Addiction is a complex disease. It is frequently described as the compulsive continuation of substance use or other addictive behavior despite negative consequences. In the United States, the Diagnostic and Statistical Manual of Mental Disorders (DSM-5) serves as the supreme authority for psychiatric diagnoses, including substance use disorders. The DSM-5 uses three levels of severity for SUDs determined by 11 diagnostic criteria.
A SUD does not necessarily result from drug and alcohol use alone. Many addiction professionals and psychiatrists believe that addiction is a biopsychosocial phenomenon. That means biology, sociology, and psychology all play important roles in understanding addictive behavior.
Drug and alcohol misuse has to be viewed in the context of social setting, life experiences, substance dosage, psychological profile, and many other personal, biological, and cultural variables. Co-occurring conditions such as anxiety, depression, and trauma are often the driving forces behind the substance use. Consequently, each case of addiction has to be carefully and thoroughly assessed by a highly qualified clinician in order to be able to treat it effectively. With so many important factors at play, neglecting one or more aspects of the condition can lead to treatment failure.
In order to provide individualized, medically, and therapeutically appropriate treatment, patients and therapists have to explore the deeper reasons for substance use. An accurate assessment is critical in order to establish an understanding of the client’s condition, past treatment experiences, physical health, mental state, and other relevant factors.
The diagnostic criteria for substance use disorder in the DSM-5 evaluate primarily the severity of the drug and alcohol abuse of the patient. Successful recovery begins with a much wider profile, however. A thorough examination of the patient’s addiction problem requires answers to a wide range of questions.
Have there been other cases of addiction in the family of the client? What kind of relationships does the patient have with family members and romantic partners? When did the patient start using drugs and under what circumstances? What is the primary substance used? Has the patient been diagnosed with an anxiety disorder, depression, or other mental illness? Has the patient experienced traumatic events in his or her life?
Detox and Assessment at University Park
In addition to medical-supervised detox services provided in Colorado Spring, Santa Fe, and Albuquerque, NM, University Park Behavioral Health offers a comprehensive assessment that gets to the root cause of the substance misuse.
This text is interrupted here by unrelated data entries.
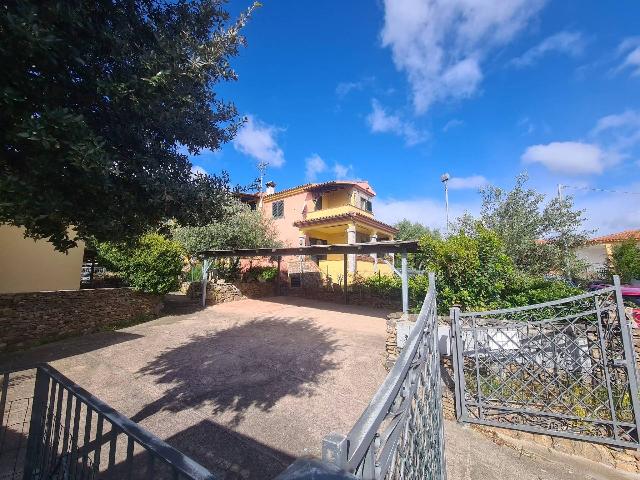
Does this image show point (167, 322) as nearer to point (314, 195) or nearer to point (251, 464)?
point (251, 464)

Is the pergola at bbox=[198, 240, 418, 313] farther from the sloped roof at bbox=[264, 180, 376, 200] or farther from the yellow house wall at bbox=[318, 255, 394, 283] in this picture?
the sloped roof at bbox=[264, 180, 376, 200]

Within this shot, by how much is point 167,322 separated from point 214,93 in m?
10.2

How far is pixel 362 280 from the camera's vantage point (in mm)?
17656

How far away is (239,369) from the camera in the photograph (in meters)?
6.91

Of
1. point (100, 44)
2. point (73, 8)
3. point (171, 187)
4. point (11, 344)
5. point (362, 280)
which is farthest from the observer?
point (362, 280)

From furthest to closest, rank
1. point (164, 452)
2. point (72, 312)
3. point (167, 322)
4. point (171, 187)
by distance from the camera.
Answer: point (167, 322)
point (72, 312)
point (171, 187)
point (164, 452)

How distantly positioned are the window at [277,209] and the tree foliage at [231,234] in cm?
640

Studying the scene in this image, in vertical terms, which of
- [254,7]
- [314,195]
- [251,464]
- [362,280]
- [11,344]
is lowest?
[251,464]

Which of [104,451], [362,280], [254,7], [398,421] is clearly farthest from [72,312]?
[362,280]

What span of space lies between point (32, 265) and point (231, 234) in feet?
28.7

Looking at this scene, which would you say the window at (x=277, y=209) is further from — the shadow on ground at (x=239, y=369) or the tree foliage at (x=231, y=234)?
the shadow on ground at (x=239, y=369)

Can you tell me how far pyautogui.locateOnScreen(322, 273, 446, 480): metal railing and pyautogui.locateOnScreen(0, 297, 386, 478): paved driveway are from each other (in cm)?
265

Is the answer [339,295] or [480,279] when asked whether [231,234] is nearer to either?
[339,295]

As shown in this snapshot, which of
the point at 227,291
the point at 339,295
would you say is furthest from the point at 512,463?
the point at 227,291
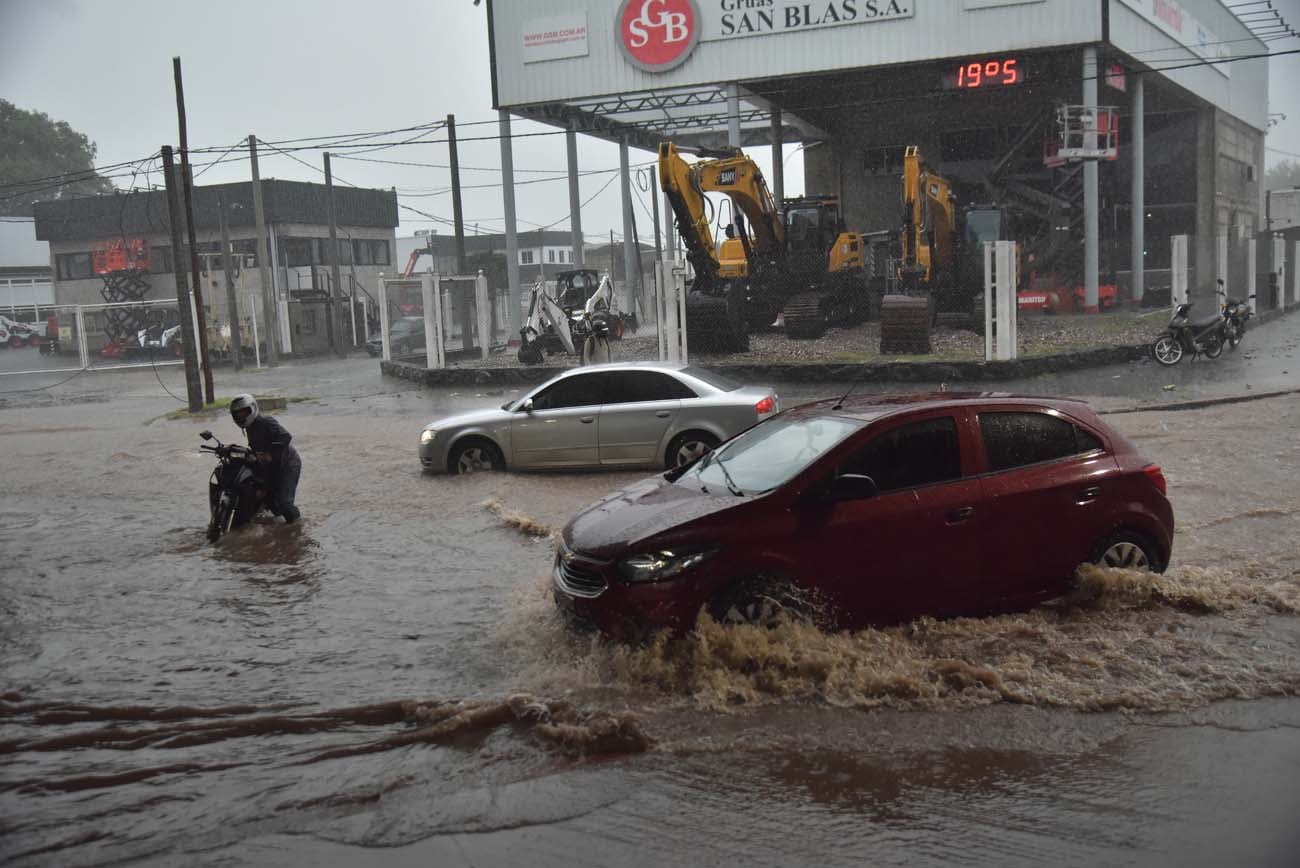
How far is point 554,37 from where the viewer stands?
35.0 metres

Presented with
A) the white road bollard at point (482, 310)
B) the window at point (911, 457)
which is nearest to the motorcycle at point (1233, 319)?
the white road bollard at point (482, 310)

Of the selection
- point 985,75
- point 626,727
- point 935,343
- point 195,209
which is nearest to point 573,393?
point 626,727

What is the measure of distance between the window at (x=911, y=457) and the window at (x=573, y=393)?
6.56 metres

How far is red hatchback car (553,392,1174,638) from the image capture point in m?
6.26

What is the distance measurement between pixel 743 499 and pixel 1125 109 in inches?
1558

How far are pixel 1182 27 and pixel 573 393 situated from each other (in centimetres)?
3262

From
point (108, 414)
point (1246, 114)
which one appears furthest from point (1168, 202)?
point (108, 414)

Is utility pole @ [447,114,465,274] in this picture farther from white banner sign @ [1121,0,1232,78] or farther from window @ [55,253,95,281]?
window @ [55,253,95,281]

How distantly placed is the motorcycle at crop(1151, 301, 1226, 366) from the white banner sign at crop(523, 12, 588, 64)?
66.0ft

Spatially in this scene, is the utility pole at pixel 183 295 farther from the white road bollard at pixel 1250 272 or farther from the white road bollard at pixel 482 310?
the white road bollard at pixel 1250 272

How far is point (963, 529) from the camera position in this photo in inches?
257

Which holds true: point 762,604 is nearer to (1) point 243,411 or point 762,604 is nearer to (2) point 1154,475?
(2) point 1154,475

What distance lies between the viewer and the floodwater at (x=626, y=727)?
464 cm

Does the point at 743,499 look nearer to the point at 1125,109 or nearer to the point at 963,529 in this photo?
the point at 963,529
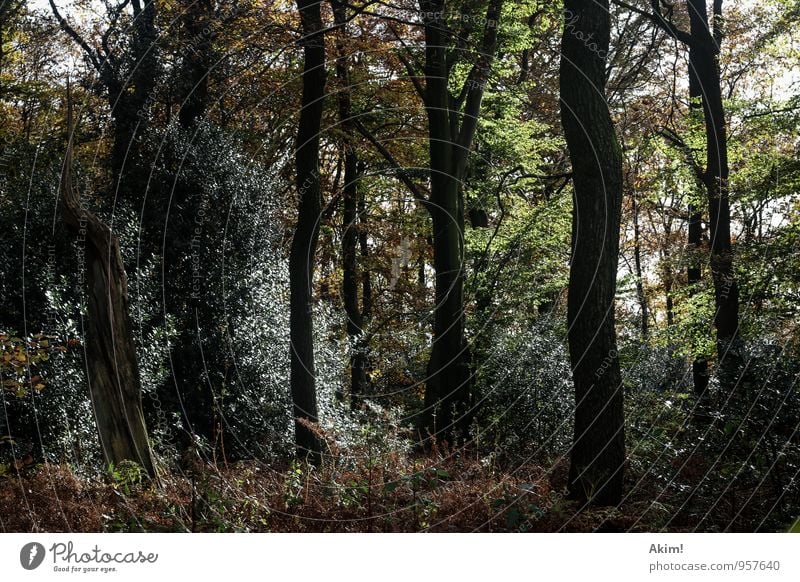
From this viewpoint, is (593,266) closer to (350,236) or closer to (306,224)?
(306,224)

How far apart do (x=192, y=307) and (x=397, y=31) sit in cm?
671

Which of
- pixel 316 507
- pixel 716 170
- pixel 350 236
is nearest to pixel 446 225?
pixel 716 170

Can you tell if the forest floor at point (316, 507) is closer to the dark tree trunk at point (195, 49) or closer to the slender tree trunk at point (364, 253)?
the dark tree trunk at point (195, 49)

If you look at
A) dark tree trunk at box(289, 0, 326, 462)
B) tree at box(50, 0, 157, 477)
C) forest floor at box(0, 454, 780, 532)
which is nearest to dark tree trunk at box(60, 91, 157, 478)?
tree at box(50, 0, 157, 477)

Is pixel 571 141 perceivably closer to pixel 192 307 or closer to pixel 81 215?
pixel 81 215

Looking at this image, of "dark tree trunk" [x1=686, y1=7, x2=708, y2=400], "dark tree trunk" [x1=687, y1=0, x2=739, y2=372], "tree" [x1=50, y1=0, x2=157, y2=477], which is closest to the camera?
"tree" [x1=50, y1=0, x2=157, y2=477]

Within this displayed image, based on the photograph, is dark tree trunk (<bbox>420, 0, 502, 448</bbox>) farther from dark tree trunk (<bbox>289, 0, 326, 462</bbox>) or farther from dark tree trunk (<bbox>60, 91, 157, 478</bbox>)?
dark tree trunk (<bbox>60, 91, 157, 478</bbox>)

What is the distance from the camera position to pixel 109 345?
8.88 m

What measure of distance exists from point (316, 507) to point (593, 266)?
3.41 m

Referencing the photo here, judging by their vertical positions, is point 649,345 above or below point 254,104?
below

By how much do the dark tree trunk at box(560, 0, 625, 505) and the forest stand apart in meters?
0.03

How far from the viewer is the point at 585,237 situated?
28.0 feet

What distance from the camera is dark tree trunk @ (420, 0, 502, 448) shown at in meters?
14.9
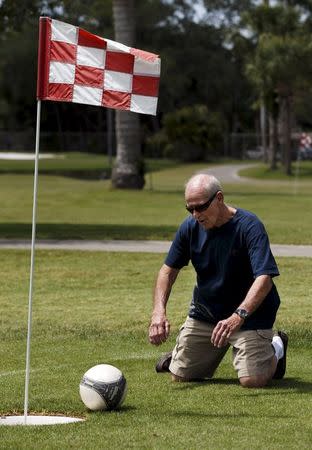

During the residential assessment phase, clients participate in group, family, and individual counseling sessions and behavioral health education seminars. Typically, the combined Detox + Assessment Program takes no longer than two weeks.
The detoxification process at University Park is supervised and supported by medical doctors and registered nurses around the clock. Withdrawal symptoms are medically alleviated in a comfortable environment with private rooms.
Once the patient is stabilized, physical, psychological, and psychiatric evaluations can be conducted to help understand the underlying issues driving the patient’s SUD. Once the problem is carefully analyzed, an appropriate treatment plan and recommendations for further treatment, if needed, are put together. This comprehensive assessment is critical to ensuring that the University Park team can provide the best, most individualized addiction treatment recommendations for each client. Only a sophisticated and comprehensive evaluation can reveal the full picture of the patient’s substance use disorder and lead to effective ways to treat it.